Where Rockefeller Rules

“POVERTY,” by ROBERT HUNTER. London : The Macmillan Co. 2s. net.

This is a cheap reprint of a work that originally appeared in 1904 in America. It is written by a member of that body of reformers known as the Socialist Party of America. The author defines the main object of the volume as an estimate of the extent of poverty in the United States of America, and a description of “some of its evils.”

A further object of the book, we are told, is to point out certain remedial actions which society may wisely prosecute.

To one who is familiar with the investigations in this country of Mr. Charles Booth, Mr. Seebohm Rowntree, and Dr. H. H. Mann, the method of this work is certainly disappointing. As the author himself admits : “The poor of the rural districts have hardly been mentioned and the working woman and the mother are left almost entirely out of consideration.”

Little information, if any, can be gleaned beyond that already to be obtained in the works of Jacob A. Riis and Mrs.
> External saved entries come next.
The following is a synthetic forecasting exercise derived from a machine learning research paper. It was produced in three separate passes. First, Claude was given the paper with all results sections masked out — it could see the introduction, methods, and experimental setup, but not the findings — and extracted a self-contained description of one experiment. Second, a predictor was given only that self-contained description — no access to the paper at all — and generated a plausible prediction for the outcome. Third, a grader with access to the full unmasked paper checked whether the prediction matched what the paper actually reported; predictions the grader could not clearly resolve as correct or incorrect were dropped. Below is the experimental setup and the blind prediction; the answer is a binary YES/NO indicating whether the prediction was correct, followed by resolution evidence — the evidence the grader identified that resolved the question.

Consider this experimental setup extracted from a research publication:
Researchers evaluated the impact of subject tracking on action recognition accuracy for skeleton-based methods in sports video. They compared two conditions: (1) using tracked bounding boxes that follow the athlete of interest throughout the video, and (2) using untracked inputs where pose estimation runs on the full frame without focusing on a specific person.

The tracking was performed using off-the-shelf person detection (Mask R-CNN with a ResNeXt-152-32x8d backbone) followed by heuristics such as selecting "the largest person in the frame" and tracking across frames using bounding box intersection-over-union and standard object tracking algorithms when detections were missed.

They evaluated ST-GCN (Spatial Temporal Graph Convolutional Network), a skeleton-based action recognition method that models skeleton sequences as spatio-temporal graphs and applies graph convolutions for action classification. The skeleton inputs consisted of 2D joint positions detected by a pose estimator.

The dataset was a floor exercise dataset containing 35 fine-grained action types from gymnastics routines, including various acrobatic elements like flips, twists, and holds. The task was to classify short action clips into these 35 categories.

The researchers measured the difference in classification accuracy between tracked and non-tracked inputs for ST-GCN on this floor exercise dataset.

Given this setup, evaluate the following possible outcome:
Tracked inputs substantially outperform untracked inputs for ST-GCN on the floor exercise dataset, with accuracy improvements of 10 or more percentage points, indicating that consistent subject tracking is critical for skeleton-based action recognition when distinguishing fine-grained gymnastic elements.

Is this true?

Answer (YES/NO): YES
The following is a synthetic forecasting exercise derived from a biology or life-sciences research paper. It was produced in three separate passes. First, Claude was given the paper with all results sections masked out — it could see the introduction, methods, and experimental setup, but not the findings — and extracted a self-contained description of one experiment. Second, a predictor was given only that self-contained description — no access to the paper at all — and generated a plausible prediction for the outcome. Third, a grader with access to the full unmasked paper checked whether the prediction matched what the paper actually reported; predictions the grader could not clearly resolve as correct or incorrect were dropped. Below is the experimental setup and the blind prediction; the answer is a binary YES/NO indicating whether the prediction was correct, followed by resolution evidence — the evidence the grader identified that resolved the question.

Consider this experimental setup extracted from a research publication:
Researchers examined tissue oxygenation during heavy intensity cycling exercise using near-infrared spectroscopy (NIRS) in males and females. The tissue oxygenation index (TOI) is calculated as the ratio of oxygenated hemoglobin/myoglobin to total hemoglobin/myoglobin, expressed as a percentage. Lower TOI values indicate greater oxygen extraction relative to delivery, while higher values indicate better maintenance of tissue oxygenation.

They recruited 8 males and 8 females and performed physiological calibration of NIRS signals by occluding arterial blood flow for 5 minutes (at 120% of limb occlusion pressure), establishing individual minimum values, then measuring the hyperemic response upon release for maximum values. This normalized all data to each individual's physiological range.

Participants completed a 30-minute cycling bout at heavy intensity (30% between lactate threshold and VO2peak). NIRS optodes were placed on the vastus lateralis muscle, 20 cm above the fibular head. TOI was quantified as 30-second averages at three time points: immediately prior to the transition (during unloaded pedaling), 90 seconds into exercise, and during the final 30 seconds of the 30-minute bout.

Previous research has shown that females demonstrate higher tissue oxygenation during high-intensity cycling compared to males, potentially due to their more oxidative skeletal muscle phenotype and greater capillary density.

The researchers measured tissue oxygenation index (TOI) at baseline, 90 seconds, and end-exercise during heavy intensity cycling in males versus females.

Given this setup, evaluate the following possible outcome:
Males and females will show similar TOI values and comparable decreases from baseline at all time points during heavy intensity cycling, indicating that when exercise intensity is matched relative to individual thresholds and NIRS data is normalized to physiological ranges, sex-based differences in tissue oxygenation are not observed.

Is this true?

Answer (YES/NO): YES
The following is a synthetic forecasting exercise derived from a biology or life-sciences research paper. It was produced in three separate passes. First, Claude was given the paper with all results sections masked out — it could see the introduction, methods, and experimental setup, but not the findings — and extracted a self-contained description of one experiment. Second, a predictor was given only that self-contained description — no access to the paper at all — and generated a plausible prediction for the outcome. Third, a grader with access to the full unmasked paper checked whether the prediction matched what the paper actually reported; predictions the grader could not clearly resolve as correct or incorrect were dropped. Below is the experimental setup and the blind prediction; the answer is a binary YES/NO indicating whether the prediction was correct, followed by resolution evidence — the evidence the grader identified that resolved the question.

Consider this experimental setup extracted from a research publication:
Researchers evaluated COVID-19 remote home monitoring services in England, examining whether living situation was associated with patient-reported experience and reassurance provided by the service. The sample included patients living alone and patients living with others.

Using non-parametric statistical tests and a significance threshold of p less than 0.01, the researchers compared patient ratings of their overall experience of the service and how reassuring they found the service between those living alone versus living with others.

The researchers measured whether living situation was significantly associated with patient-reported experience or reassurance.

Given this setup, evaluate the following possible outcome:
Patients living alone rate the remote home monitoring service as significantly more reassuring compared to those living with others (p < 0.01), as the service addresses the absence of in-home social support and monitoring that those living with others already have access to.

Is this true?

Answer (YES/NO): NO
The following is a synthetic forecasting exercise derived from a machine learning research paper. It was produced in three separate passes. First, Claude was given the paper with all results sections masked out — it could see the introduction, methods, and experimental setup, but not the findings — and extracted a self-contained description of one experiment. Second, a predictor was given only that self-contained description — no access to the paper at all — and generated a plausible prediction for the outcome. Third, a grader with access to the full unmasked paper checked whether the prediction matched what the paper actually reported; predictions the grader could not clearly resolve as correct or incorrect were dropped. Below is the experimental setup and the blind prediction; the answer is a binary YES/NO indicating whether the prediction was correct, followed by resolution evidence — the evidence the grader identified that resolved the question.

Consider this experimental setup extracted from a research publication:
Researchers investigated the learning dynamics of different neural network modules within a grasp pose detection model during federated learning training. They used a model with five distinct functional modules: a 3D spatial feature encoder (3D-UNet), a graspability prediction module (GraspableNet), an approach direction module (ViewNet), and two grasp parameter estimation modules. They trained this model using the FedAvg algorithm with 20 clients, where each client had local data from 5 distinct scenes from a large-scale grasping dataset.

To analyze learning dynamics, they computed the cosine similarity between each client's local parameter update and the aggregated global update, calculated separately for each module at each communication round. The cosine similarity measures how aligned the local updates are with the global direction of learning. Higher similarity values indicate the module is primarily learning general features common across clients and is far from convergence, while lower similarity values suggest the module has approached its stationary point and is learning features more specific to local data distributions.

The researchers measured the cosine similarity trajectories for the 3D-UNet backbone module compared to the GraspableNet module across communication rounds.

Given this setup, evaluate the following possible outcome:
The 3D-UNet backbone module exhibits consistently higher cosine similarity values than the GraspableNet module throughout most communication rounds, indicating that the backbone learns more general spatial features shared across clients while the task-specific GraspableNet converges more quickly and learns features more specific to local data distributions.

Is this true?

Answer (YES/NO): NO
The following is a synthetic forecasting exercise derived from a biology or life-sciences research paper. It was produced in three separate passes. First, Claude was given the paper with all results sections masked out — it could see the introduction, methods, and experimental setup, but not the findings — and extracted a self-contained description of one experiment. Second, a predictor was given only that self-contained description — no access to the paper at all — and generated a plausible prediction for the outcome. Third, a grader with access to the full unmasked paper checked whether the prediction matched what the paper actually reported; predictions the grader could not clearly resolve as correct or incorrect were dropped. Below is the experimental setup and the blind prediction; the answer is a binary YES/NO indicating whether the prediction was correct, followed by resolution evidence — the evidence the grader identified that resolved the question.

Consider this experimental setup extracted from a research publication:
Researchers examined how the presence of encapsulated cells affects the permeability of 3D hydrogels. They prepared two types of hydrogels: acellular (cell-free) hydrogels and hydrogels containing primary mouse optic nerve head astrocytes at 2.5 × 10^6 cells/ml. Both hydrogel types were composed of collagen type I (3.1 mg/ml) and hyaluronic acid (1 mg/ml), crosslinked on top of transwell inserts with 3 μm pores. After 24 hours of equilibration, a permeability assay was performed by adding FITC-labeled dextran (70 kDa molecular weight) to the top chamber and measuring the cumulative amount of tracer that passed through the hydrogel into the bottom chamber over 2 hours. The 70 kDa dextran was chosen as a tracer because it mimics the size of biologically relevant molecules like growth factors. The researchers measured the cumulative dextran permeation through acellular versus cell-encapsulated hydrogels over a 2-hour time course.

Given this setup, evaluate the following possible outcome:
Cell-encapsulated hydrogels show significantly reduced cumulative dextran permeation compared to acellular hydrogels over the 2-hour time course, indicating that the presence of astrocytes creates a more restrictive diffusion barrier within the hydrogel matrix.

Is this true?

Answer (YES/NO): NO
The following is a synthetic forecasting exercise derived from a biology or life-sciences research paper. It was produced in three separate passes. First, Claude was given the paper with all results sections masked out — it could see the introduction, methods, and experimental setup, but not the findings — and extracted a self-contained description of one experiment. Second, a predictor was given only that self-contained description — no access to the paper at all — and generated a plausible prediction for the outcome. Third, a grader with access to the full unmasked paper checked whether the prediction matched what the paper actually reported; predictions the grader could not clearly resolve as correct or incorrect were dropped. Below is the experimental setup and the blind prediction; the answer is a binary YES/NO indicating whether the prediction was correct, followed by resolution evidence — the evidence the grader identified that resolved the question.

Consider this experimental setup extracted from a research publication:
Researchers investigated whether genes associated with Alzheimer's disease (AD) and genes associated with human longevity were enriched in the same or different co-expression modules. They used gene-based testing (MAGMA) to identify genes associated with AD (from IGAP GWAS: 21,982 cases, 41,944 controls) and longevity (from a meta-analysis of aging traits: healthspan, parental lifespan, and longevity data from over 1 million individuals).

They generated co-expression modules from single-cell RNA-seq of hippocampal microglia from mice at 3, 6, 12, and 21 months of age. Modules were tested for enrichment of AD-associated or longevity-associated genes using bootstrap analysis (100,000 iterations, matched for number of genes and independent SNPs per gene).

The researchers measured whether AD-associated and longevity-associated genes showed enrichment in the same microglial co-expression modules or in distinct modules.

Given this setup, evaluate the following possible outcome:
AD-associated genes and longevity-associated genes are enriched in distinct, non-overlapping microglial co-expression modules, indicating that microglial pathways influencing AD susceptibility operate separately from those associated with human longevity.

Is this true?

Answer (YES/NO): NO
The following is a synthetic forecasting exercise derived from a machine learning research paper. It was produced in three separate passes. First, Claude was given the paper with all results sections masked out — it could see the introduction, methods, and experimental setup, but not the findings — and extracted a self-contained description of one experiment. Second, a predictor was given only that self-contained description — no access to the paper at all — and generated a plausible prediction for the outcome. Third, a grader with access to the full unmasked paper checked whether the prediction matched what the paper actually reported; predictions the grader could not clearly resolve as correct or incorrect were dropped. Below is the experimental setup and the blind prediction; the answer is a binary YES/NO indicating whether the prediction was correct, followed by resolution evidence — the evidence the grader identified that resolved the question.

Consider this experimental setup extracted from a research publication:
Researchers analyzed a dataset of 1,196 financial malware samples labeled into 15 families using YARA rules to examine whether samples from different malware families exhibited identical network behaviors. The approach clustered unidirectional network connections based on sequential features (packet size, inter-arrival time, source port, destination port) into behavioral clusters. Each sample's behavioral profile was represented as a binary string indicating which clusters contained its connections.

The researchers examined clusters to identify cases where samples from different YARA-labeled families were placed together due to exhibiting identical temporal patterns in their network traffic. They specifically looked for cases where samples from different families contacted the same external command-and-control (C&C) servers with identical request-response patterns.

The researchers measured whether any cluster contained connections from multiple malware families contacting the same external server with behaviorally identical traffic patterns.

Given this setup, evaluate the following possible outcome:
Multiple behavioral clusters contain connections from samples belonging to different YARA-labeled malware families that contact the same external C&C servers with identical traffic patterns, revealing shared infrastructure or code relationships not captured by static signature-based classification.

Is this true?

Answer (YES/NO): NO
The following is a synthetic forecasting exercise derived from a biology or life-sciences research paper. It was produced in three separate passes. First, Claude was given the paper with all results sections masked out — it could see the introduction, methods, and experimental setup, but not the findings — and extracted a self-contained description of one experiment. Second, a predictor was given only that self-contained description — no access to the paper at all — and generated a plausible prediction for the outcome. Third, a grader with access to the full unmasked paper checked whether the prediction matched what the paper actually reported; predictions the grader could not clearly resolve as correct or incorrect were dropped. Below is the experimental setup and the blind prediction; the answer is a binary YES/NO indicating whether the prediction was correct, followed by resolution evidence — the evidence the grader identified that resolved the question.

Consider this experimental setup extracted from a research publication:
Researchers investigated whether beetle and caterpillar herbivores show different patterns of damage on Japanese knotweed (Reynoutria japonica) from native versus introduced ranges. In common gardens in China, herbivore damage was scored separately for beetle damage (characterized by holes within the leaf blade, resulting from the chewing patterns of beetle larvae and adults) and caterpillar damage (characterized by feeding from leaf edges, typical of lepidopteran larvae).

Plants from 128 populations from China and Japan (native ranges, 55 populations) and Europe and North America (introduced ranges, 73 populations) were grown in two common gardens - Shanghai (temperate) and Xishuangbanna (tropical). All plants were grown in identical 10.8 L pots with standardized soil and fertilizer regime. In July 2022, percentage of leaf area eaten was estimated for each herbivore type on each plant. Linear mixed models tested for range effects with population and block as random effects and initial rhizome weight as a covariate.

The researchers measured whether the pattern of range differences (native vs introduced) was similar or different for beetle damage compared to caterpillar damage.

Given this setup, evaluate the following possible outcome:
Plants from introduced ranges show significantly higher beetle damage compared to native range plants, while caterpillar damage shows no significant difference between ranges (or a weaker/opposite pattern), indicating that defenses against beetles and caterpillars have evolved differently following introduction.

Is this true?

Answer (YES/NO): NO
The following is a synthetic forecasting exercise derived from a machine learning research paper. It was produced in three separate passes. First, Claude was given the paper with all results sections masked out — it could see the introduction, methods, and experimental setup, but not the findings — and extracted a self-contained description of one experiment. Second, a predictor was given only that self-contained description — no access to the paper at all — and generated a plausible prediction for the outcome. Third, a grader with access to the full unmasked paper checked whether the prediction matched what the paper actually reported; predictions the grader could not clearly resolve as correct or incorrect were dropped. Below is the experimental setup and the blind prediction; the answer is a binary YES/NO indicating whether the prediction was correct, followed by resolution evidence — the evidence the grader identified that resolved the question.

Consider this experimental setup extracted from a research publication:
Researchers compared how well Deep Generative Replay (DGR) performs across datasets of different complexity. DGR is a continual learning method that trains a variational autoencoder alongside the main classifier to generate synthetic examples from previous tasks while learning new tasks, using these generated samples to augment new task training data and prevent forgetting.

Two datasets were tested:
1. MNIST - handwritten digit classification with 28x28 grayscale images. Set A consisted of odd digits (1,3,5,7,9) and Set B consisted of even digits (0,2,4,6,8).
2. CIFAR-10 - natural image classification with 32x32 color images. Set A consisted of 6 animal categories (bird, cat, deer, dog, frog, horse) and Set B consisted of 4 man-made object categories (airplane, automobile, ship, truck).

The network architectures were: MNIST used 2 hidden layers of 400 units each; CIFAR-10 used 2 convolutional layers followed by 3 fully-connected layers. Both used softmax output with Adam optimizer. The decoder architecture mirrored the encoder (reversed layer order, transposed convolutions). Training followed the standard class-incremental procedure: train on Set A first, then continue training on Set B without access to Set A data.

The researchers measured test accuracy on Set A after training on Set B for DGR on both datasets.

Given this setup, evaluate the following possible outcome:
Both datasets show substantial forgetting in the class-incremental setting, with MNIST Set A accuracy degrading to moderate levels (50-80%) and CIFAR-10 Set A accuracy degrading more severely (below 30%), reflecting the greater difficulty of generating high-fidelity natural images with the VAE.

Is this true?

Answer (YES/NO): NO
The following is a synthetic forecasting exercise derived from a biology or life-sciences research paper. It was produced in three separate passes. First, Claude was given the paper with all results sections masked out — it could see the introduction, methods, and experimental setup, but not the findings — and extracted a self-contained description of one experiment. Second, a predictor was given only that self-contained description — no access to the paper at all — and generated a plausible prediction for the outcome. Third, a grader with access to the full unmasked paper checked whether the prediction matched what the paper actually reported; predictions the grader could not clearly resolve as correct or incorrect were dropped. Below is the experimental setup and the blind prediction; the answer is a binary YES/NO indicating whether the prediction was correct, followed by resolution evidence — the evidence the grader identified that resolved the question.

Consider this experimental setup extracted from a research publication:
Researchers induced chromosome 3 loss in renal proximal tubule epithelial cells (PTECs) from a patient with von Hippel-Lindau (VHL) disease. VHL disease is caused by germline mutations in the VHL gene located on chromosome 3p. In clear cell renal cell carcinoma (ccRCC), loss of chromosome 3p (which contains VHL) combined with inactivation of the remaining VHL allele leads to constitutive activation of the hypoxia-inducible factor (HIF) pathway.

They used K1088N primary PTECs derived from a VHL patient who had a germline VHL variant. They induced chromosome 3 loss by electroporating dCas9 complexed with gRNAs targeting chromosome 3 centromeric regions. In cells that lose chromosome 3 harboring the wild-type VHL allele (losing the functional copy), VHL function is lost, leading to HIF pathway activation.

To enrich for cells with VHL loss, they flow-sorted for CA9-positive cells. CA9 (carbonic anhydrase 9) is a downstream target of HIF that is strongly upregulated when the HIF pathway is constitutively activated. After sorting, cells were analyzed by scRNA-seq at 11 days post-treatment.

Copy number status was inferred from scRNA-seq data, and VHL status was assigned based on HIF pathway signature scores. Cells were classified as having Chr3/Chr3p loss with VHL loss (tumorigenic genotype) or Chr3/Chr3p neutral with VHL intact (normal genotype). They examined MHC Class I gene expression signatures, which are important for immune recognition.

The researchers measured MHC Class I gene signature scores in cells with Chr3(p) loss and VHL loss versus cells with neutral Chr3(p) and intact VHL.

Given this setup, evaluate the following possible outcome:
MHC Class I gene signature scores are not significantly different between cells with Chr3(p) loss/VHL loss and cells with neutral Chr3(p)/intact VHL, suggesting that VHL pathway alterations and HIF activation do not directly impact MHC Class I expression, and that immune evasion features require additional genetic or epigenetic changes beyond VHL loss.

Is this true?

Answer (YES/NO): NO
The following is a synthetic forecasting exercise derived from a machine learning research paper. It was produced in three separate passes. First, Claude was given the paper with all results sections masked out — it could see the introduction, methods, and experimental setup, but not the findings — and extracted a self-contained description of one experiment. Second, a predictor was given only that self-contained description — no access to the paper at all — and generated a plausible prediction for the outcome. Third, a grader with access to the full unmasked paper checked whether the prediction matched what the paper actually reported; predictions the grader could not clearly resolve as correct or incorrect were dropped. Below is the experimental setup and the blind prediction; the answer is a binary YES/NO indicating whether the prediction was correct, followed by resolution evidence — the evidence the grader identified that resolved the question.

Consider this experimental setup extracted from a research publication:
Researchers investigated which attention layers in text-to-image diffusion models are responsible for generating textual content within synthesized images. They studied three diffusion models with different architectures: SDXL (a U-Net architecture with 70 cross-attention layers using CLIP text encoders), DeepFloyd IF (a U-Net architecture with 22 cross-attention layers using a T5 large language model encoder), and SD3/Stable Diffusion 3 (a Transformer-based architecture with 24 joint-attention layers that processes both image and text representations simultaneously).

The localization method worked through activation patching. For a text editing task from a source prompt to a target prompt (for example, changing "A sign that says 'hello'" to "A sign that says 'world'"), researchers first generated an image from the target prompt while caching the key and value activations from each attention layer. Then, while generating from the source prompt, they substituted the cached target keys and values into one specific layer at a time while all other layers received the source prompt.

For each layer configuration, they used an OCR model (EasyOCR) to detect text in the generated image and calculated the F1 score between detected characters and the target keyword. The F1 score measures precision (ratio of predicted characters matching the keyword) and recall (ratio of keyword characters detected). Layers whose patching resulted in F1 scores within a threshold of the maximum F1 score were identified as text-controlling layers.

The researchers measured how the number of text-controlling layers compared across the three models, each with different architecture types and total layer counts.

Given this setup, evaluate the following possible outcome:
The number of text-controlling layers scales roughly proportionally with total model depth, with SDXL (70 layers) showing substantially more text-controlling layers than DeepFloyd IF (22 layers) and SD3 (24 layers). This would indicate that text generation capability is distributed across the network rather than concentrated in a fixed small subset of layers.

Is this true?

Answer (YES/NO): NO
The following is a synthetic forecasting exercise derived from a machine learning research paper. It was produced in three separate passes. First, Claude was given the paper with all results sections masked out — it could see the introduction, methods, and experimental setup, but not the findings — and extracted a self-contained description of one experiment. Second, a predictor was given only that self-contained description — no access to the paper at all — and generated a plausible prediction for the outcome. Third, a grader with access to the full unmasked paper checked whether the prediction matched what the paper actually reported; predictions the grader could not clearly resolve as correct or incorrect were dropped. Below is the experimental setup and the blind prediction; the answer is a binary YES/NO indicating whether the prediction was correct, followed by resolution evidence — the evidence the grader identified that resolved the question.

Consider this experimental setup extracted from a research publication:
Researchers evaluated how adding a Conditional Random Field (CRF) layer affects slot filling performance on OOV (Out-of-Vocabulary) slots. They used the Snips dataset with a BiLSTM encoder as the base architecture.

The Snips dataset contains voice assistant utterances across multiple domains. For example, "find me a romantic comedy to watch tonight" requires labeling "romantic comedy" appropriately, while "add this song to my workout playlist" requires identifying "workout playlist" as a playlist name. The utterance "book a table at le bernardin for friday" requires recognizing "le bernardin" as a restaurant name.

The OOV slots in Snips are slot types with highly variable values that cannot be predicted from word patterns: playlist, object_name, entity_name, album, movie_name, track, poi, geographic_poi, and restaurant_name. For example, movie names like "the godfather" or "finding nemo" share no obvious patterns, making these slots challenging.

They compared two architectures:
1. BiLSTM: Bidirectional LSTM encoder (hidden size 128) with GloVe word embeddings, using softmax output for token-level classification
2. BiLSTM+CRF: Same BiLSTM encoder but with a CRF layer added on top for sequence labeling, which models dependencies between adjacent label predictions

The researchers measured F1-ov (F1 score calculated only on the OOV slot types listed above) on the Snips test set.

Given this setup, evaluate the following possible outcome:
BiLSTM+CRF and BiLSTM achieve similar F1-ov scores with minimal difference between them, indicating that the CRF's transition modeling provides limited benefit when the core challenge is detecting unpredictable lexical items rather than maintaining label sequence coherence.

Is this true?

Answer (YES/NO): NO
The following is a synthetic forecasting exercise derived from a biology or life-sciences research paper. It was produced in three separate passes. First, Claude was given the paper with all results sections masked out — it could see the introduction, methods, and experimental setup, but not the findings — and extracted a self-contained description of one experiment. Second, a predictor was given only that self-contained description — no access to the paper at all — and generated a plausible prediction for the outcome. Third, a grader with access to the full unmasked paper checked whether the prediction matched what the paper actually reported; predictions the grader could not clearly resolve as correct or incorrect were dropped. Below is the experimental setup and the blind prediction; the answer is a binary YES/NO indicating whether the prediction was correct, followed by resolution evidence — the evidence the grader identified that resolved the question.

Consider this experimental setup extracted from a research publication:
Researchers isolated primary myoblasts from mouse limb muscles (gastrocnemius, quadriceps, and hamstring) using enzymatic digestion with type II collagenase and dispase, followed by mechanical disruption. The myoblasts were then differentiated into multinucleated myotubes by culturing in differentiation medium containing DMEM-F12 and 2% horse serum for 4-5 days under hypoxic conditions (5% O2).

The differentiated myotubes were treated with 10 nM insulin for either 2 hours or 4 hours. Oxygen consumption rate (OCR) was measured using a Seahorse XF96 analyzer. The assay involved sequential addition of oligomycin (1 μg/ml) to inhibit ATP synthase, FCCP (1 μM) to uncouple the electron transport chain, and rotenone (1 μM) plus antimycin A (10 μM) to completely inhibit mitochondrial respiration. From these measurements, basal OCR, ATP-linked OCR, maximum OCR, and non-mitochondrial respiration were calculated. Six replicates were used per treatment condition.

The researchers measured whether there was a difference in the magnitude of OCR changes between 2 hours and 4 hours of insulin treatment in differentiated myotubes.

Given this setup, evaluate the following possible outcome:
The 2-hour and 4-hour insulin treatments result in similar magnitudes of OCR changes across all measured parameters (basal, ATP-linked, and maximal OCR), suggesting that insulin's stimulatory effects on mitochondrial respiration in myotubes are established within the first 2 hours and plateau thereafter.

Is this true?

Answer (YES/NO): NO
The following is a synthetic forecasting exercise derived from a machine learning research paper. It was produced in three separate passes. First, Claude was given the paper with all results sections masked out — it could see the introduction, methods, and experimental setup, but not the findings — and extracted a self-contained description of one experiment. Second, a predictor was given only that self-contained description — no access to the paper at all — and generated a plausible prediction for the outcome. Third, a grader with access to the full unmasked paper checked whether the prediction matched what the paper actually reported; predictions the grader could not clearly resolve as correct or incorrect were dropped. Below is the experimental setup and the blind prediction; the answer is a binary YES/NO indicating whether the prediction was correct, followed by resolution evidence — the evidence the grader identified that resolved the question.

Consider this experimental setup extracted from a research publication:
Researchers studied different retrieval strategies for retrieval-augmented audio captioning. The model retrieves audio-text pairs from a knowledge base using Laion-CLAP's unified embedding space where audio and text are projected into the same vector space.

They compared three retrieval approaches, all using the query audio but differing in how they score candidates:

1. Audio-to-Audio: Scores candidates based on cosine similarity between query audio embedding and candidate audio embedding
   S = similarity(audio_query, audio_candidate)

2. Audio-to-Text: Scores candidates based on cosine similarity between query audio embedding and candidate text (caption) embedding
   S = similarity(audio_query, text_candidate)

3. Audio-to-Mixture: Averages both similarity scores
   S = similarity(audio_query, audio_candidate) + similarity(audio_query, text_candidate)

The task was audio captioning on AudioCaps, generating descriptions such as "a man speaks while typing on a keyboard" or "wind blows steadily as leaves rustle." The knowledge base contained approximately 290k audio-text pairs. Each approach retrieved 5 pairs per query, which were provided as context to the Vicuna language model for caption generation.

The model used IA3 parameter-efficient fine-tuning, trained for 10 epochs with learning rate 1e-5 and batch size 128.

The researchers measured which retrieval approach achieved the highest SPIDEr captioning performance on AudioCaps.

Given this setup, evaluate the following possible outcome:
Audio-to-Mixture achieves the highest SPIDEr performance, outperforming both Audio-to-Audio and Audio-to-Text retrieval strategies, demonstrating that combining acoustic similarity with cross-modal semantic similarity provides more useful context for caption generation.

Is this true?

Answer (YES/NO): NO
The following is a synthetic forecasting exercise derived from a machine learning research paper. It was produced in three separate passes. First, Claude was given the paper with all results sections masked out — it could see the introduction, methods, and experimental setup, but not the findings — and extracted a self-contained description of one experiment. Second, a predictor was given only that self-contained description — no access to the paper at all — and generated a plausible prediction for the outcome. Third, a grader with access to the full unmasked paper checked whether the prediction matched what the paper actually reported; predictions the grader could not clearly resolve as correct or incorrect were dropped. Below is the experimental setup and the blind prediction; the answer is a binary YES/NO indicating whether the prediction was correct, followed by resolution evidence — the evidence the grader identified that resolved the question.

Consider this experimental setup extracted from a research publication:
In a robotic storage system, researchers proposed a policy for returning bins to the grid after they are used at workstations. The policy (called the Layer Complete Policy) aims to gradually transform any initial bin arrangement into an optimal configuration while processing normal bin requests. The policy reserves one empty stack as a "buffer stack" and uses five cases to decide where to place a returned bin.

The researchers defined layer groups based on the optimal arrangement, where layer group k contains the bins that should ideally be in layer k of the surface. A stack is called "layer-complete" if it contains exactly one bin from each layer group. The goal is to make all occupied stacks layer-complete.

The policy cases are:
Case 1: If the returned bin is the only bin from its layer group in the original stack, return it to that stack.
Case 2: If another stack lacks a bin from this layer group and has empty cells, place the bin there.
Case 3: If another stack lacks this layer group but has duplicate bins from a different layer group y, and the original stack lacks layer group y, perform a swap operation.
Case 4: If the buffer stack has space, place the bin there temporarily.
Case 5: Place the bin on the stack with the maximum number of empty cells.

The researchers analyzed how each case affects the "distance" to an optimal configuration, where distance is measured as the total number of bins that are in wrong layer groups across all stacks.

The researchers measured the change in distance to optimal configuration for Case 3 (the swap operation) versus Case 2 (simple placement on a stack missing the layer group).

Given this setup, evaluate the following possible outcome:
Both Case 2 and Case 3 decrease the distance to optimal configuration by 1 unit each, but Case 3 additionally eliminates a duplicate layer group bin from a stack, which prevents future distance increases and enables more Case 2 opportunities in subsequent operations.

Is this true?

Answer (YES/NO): NO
Van Vorst, etc.

The estimate given by the author of this book on poverty in America is sufficient to show of how little use the work is to the serious student. “I have not the slightest doubt,” he says, “that there are in the United States ten millions in precisely these conditions of poverty, but I am largely guessing at it, and there may be as many as fifteen or twenty millions.”

The condition which Mr. Hunter takes for his standard of poverty he defines as the lack of those necessaries sufficient to maintain a state of physical efficiency.

The real remedy for the poverty of the workers amidst the luxury of the idlers is not shown, and the preventive measures advocated by our author are worthy of the moat zealous supporter of the present system.

Sanitary laws and shorter hours for women and children. Laws to “make industry pay the necessary and legitimate coat of producing and maintaining efficient labourers.” Compensation and Insurance Acts and Anti-Immigration laws. In short, all those measures which are in operation in many lands, where they dismally fail to improve the workers’ conditions. Our author shrinks from the true position, viz., that as the poverty of the working class is due to robbery the remedy is to stop the robbers by ousting them, first from political, and then from economic power.

A. K.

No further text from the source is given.